Globalisation had exposed the weakness of many local firms and low-quality products meanwhile the administrative restructuring process is being carried out slowly.
In addition, bad weather and the Formosa Ha Tinh environmental disaster had caused huge economic damage. Droughts in the central region, floods in the north central coast and saltwater intrusion in the Mekong Delta negatively affected productivity and hindered poverty reduction efforts. Millions of people were also affected by the mass fish deaths caused by the Formosa pollution disaster in five central provinces.
Thanh claimed Vietnam was too dependent on FDI firms. 60% of export value was from 100%-foreign-invested firms, with Samsung alone accounting for 20% of this total. Thanh went on to say that it's dangerous because then Vietnam might have to depend solely on Samsung but technology was ever changing.
"We only have a few good support industry firms. If we don't invest in higher value-added parts of the economy, we'll forever lag behind," he said.
Vietnam benefited from more foreign investment last year thanks to increased free trade agreements.
However, Vietnam would continue to face issues with the level of public debt, bad debts and exchange rate risks.
"We need better mechanisms to handle shocks that may come from the US under Donald Trump's presidency.
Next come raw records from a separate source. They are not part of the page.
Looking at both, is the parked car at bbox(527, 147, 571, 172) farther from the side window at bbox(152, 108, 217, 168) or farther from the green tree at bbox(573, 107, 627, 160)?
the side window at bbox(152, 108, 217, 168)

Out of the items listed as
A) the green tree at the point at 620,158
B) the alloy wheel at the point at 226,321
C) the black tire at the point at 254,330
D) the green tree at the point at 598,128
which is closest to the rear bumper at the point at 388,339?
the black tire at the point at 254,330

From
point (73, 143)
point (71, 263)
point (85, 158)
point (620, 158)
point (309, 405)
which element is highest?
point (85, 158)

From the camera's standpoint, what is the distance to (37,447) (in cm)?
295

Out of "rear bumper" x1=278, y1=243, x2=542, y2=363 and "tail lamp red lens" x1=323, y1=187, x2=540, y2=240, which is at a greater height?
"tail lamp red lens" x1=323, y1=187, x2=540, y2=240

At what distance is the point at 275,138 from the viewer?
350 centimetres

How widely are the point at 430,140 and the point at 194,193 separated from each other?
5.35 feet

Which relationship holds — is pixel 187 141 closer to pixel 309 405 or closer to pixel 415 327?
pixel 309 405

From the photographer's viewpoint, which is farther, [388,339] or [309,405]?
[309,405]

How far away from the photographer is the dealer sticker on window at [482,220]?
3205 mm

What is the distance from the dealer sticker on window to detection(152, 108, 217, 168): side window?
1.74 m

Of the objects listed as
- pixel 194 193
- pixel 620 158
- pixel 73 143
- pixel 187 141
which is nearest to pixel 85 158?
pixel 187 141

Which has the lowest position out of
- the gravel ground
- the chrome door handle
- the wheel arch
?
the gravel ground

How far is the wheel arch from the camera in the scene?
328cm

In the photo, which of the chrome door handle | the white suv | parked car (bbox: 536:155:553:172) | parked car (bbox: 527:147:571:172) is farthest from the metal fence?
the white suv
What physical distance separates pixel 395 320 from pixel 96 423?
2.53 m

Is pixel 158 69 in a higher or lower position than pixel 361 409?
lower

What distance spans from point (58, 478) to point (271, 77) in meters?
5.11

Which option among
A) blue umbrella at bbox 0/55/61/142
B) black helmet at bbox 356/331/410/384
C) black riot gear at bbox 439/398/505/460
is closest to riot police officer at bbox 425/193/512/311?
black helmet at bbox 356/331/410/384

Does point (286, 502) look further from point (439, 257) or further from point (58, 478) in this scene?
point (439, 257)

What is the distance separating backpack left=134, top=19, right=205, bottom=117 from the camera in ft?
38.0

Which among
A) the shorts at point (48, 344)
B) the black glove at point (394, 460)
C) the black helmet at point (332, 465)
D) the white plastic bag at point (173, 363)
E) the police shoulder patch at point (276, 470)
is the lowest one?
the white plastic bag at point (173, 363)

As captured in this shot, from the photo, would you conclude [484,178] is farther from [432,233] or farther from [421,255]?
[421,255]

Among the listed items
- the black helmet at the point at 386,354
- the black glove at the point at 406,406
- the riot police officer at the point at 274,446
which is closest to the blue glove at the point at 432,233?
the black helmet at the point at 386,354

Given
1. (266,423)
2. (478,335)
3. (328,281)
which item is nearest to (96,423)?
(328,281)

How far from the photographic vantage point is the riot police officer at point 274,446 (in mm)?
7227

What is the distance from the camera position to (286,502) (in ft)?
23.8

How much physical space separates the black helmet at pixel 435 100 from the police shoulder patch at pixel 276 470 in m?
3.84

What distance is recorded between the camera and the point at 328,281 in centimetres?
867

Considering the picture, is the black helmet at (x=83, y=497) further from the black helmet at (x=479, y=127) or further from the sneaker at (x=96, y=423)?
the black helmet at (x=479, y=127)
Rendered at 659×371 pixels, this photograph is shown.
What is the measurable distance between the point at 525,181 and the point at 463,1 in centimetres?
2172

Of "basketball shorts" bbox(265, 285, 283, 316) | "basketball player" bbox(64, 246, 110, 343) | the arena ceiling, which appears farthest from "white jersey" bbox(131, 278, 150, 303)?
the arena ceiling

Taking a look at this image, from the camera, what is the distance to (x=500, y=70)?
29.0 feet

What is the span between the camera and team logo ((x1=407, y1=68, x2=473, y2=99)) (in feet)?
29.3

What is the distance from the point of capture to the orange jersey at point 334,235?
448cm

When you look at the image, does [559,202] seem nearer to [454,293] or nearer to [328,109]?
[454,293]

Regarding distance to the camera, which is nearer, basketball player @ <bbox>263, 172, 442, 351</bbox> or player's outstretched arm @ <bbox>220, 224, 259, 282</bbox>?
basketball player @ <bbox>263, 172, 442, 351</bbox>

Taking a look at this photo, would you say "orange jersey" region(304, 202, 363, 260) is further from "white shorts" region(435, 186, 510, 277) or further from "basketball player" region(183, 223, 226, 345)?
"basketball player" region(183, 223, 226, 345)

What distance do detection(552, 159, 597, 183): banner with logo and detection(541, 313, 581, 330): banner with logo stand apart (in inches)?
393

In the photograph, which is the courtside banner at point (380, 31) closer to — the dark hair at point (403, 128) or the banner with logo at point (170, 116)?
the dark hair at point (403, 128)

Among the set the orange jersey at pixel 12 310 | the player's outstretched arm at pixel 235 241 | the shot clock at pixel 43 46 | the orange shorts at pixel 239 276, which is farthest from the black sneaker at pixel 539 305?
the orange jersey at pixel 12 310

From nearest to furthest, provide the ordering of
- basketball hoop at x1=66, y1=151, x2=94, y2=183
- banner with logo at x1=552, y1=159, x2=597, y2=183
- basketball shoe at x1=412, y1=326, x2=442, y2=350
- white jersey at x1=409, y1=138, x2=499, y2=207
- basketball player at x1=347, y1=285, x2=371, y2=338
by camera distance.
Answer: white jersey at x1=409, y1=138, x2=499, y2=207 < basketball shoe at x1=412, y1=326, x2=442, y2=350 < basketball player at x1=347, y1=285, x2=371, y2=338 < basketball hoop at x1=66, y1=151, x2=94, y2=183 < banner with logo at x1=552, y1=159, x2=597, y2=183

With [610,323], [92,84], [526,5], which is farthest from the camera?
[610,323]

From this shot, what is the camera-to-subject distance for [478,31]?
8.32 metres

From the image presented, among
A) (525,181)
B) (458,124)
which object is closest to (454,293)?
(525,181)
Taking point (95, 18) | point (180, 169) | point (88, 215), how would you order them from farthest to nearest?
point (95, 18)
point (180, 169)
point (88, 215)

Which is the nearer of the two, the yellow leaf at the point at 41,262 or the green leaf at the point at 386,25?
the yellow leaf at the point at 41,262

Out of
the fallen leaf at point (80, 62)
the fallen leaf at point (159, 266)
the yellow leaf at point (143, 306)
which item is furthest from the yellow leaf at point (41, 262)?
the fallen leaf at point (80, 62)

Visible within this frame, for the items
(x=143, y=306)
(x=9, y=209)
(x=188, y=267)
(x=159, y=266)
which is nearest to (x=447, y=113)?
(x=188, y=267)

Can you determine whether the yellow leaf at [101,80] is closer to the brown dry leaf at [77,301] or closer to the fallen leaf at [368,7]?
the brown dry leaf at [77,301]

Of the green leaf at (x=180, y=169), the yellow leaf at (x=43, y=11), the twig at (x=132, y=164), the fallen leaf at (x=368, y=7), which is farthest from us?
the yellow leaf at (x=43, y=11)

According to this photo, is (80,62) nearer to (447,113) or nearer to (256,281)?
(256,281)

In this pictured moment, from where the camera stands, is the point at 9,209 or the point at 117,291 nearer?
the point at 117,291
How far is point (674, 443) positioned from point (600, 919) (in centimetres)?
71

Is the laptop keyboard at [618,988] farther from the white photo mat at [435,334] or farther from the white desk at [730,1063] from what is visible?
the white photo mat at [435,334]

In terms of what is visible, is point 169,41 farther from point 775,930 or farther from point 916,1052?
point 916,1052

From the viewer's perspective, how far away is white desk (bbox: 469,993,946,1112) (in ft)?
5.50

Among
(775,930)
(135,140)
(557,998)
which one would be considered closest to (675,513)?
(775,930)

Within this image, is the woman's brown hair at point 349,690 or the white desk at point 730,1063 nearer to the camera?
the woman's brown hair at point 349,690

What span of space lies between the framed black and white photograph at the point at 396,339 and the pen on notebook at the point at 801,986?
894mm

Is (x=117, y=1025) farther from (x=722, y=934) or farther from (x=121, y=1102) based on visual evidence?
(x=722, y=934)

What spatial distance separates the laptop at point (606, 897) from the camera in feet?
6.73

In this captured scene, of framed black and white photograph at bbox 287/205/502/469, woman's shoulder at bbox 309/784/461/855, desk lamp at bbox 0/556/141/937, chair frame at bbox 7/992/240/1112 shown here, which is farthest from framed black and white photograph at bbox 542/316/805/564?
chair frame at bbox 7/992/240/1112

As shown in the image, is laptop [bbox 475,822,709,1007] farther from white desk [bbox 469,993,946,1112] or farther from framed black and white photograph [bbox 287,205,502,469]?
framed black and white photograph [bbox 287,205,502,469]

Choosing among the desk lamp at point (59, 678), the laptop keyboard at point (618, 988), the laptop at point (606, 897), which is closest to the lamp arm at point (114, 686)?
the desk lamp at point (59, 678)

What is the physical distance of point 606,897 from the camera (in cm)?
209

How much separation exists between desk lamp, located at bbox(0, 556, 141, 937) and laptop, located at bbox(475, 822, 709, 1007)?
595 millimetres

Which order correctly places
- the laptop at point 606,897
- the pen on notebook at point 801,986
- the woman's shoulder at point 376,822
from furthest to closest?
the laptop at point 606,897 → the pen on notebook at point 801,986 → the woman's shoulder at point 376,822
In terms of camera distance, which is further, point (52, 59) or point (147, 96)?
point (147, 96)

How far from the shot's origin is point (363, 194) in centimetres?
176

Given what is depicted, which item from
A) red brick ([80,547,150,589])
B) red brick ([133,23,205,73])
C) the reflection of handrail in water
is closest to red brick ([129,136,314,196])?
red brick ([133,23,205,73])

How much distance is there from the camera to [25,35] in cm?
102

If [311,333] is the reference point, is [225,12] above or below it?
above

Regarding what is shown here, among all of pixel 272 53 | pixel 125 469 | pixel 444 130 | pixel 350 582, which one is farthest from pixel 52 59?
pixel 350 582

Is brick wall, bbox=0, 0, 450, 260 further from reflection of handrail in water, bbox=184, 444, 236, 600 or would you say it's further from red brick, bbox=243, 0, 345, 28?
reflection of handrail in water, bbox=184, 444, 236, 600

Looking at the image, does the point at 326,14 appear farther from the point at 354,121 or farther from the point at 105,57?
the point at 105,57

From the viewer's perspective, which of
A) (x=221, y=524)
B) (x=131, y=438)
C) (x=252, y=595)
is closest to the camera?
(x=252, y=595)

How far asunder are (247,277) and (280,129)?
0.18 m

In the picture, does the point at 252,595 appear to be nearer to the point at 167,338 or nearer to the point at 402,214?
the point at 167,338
The currency war between US and China will cause headaches for Vietnam and the world," he said.
He emphasised that China is expanding its influence in the east, investing a huge amount of money into the infrastructure in Cambodia, Thailand and Laos.
Thanh said China's policy was to promote bilateral co-operation with each country to create easier access for its commodities and this was both a challenge and an opportunity for Vietnam.